«Тем лучше, — кивнул Сергей Лене, — тем лучше. Теперь и траву не придется придумывать».
Ехали долго в электричке, пиво плескалось в молочном бидоне, трясло. Сергей сидел, прислонившись к окну, стукался о него, окунался лбом в стекло и сосны, бегущие к насыпи с подобранными подолами.
Существовал какой-то особый умысел тоски для него в этой поездке со мной — в общем-то чужим человеком: надо было быть с близкими, раздражаться, может, на них, срывать неудачу, выкричаться, но не терпеть эту жизнь вполголоса, не быть неприхотливым в ней, как в еде, не помогать, не оберегать, не бояться обидеть собой.
Сергей протянул мне рукопись «Невидимой книги». Там — несколько абзацев о моем отце. Сергей предложил вычеркнуть их, если они покажутся мне обидными.
«Я пошел к Григорию Михайловичу Скульскому. Бывший космополит, ветеран эстонской литературы мог дать полезный совет.
Григорий Михайлович сказал:
— Вам надо покаяться.
— В чем?
— Это неважно. Главное — в чем-то покаяться. Что-то признать. Не такой уж вы ангел.
— Я совсем не ангел.
— Вот и покайтесь. У каждого есть в чем каяться.
— Я не чувствую себя виноватым.
— Вы курите?
— Курю, а что?
— Этого достаточно. Курение есть вредная, легкомысленная привычка. Согласны? Вот и напишите… Покайтесь в туманной, загадочной форме…»
Так разговор выглядит теперь, в окончательной редакции. А тогда, в рукописи, в 1977-м, отец говорил: «Нужно пойти прямо к Кэбину, Первому секретарю ЦК. Он человек глупый, но добрый…»
Через пару лет именно эти слова прозвучали по «Свободе», передававшей главы «Невидимой книги». Забавно: сначала следовало волноваться из-за того, что отец назвал Первого секретаря ЦК КП Эстонии глупым, а потом — с приходом перестройки — из-за того, что назвал его добрым. Наконец это стало и вовсе не интересным. Довлатов написал новый диалог, почти нестареющий.

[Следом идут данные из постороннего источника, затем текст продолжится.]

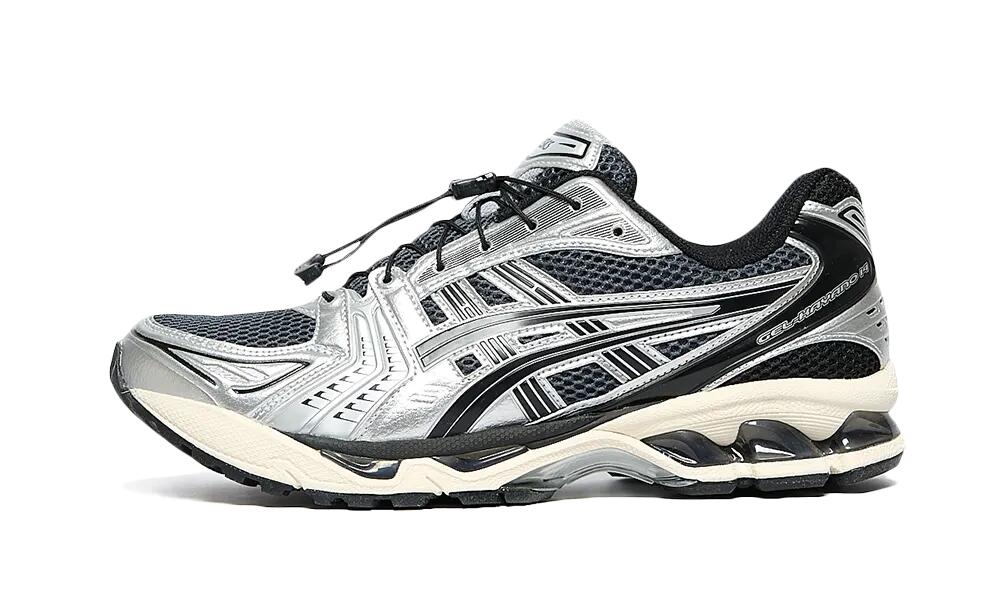 Gel-Kayano 14 Unlimited Pack Carrier Grey 1/3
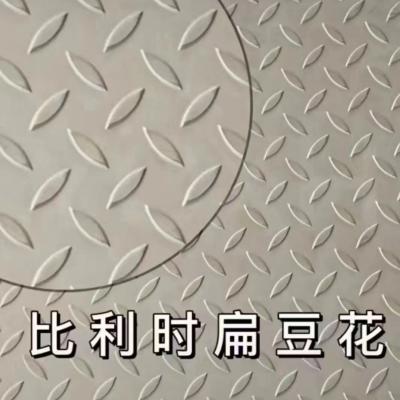 Diamond Sheet Checkered Plate With SS201 304 316 Stainless Steel Checkered Sheet 1500*3000MM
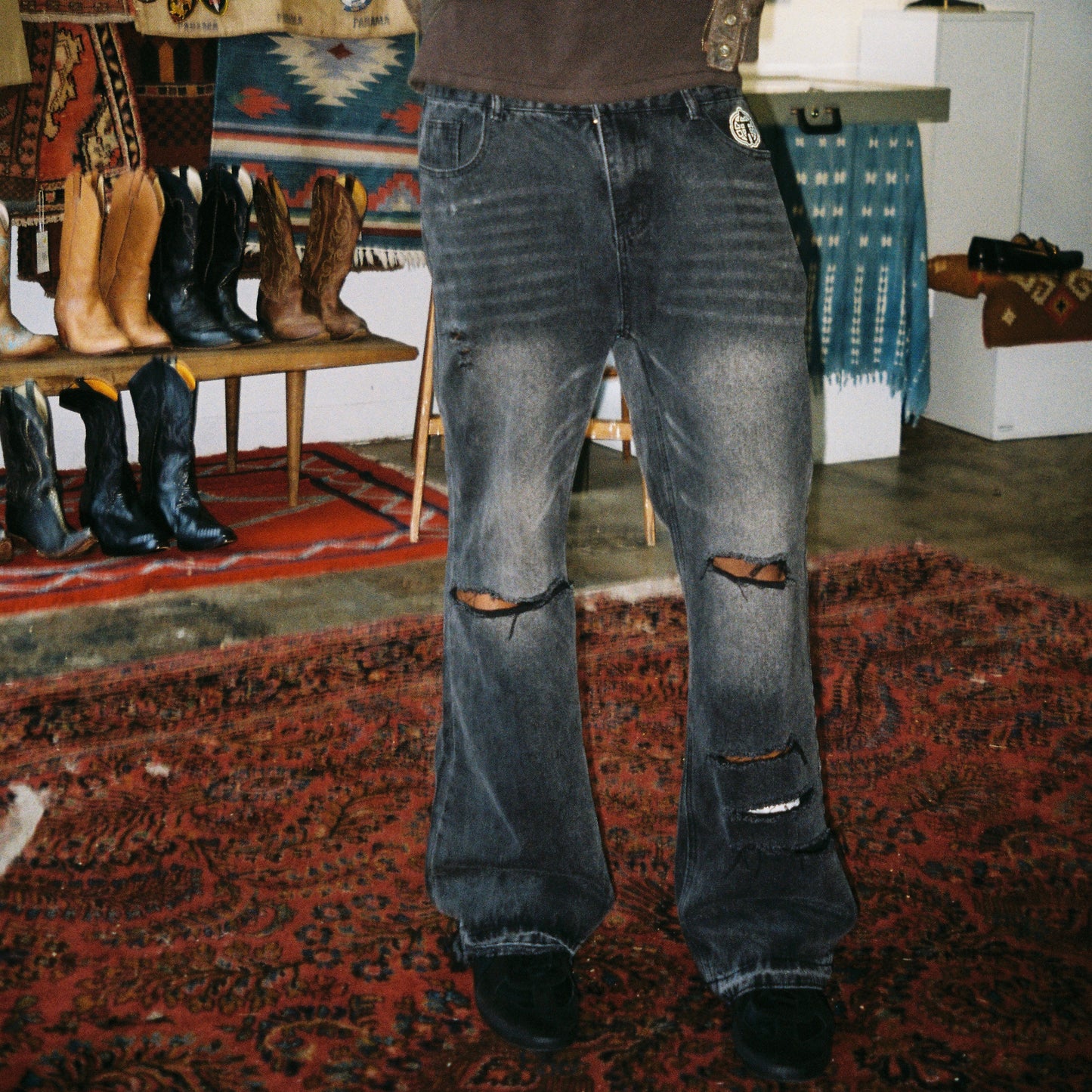 Iconicc "Growth" Denim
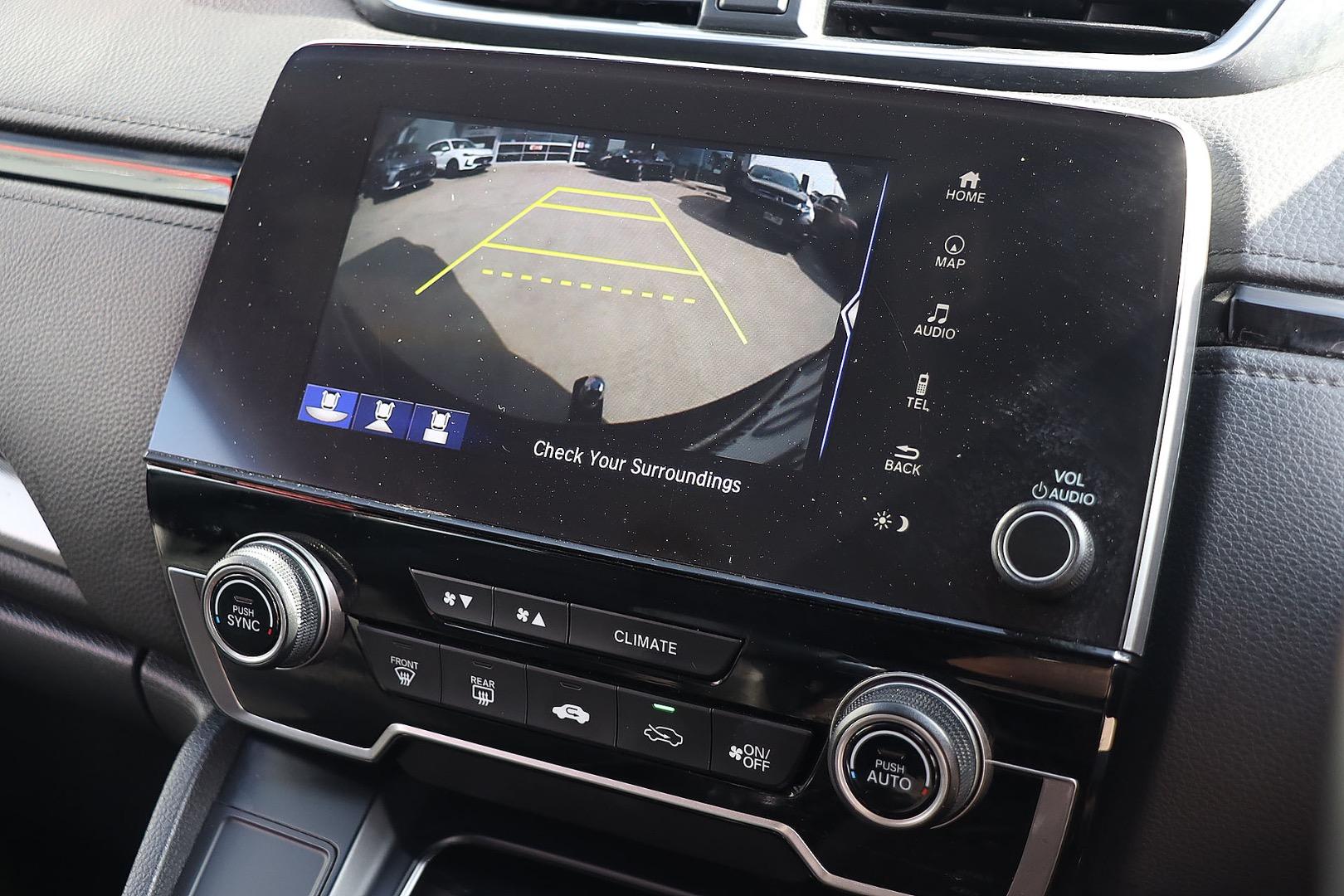 2020 HONDA CR-V RW VTI-S CONSTANTLY VARIABLE TRANSMISSION SUV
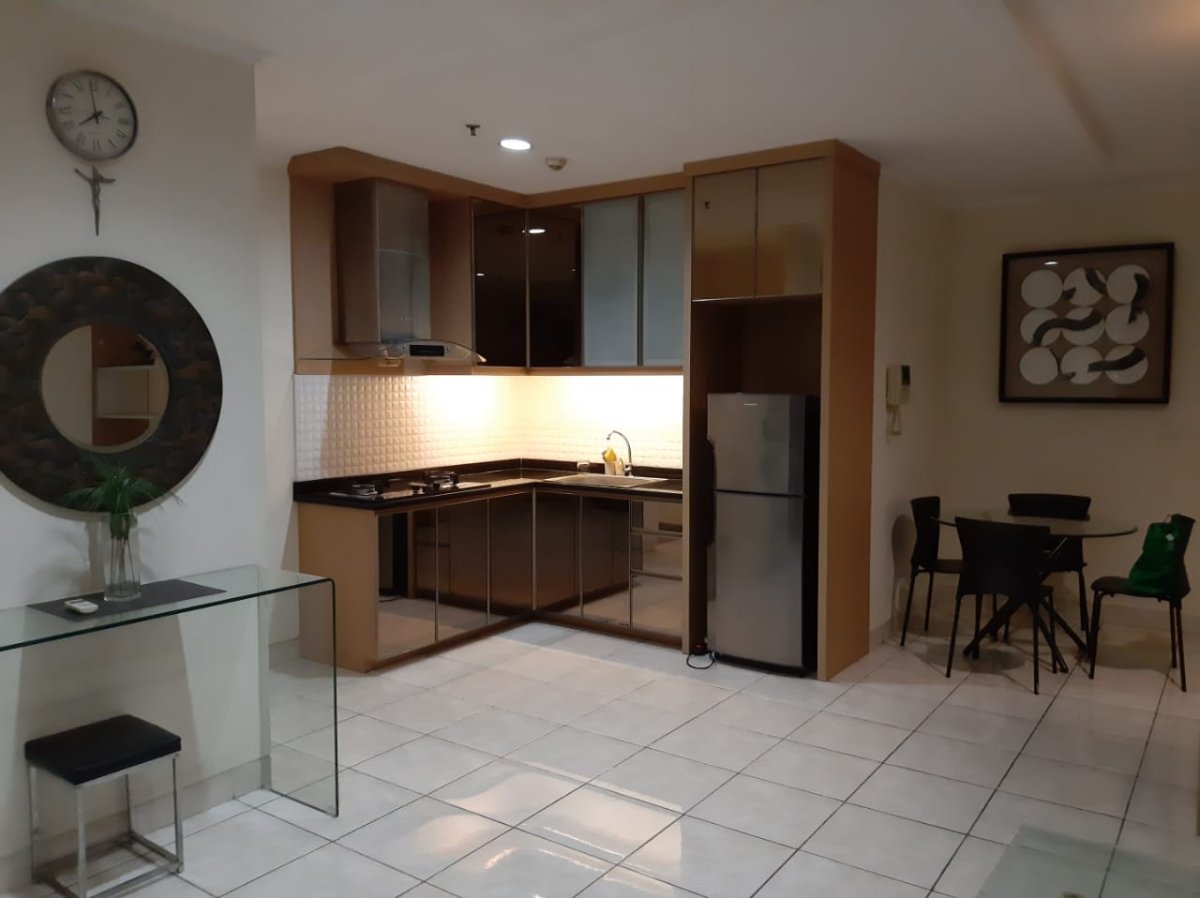 Dijual Apartement MOI Di Lyon Garden, Kelapa Gading - Foto 5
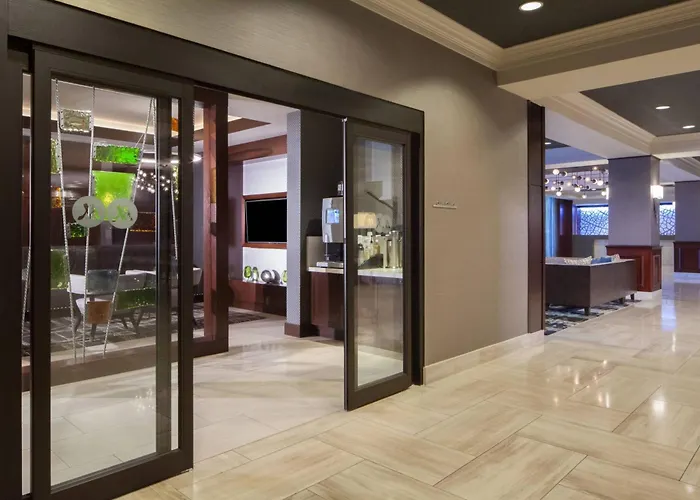 Beach Hotels Dallas Marriott Suites Medical/Market Center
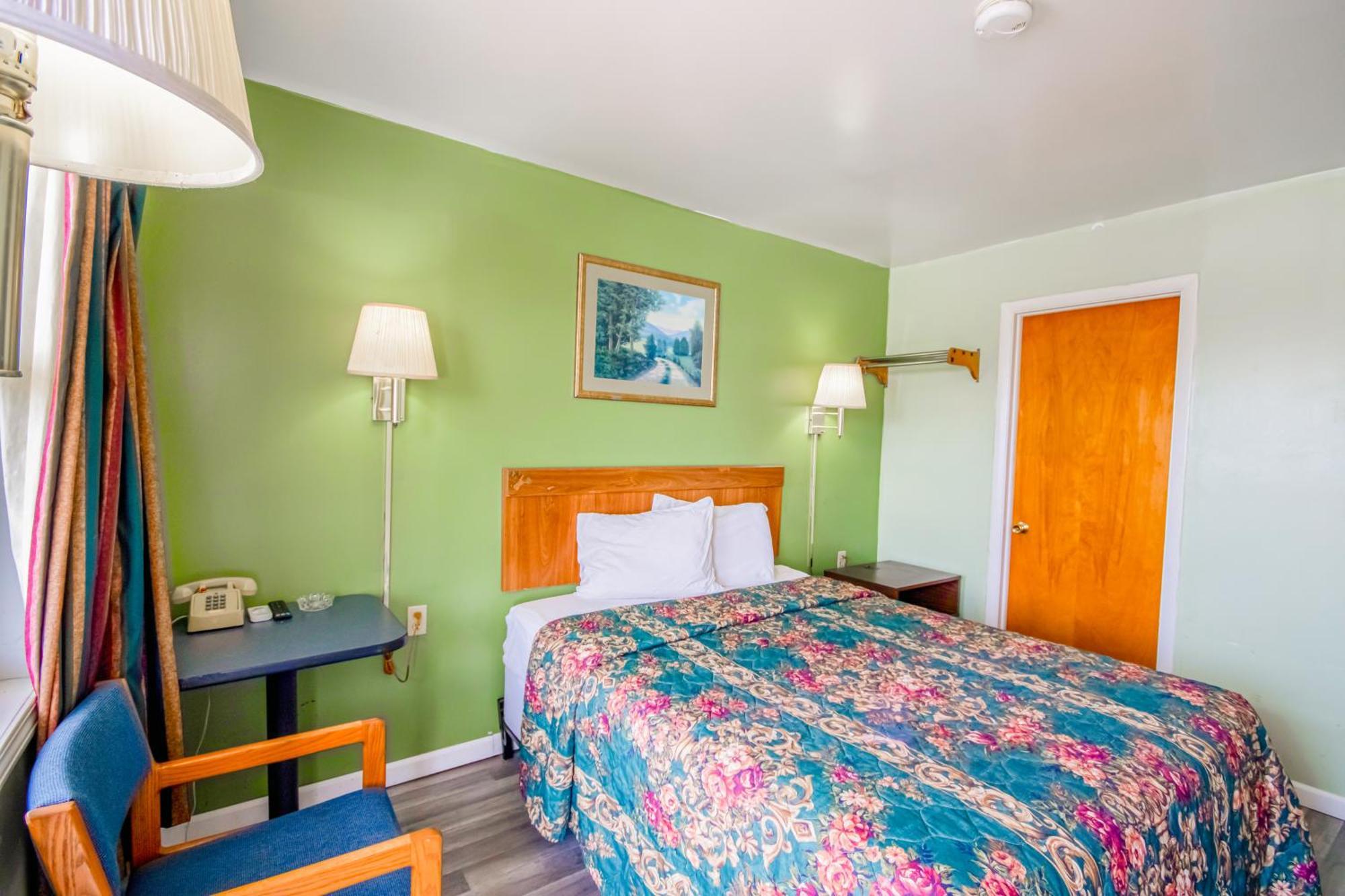 Oyo Travelier Motel Macon Dış mekan fotoğraf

Но в электричке. Еще были живы настоящие разговоры с отцом, их прогулки по Вышгороду (не то чтобы Сергей как-то отдельно и лирически их выделял. «Понимаете, Лиля, все выстраивалось замечательно. Идем неторопливо по Вышгороду, два писателя, беседуем, естественно, о литературе: Чехов, Джойс, то-сё, колышется листва. И вдруг, вообразите, из кустов эдакий разбухший микроб, сизый, полная гадость, и — ко мне: „Серега, ты что ж это, и опохмеляться не будешь?!“ Позор. Невозможно быть писателем в маленьком городе» и так далее), и жив был тот страшный день после редколлегии, когда они с отцом бесконечно перебирали безнадежные варианты спасения.
Но отцу не предложил прочесть, тот бы только пожал плечами и улыбнулся: «Пишите как вздумается». А именно — дал возможность решать и вмешиваться мне. И не потому только, что отец составлял большую часть моей жизни, не потому только, что Довлатов сам умел плакать от грусти и любви, не потому только, что в его собственной жизни было не так уж много святынь, которые невозможно разрушить словами…
Милая Лиля! Получил Вашу досужую записку. Спасибо. А теперь позвольте сказать Вам резкость. В течение двух лет мы переписываемся. Вы отвечаете мне произвольно. То есть в зависимости от неких косметических причин. Я же нуждаюсь в таллинских связях и дорожу ими. Образ жизни моей исключает переписку в ритме спертого дыхания. А значит, либо мы дружим (пионерский термин, извините), либо нет.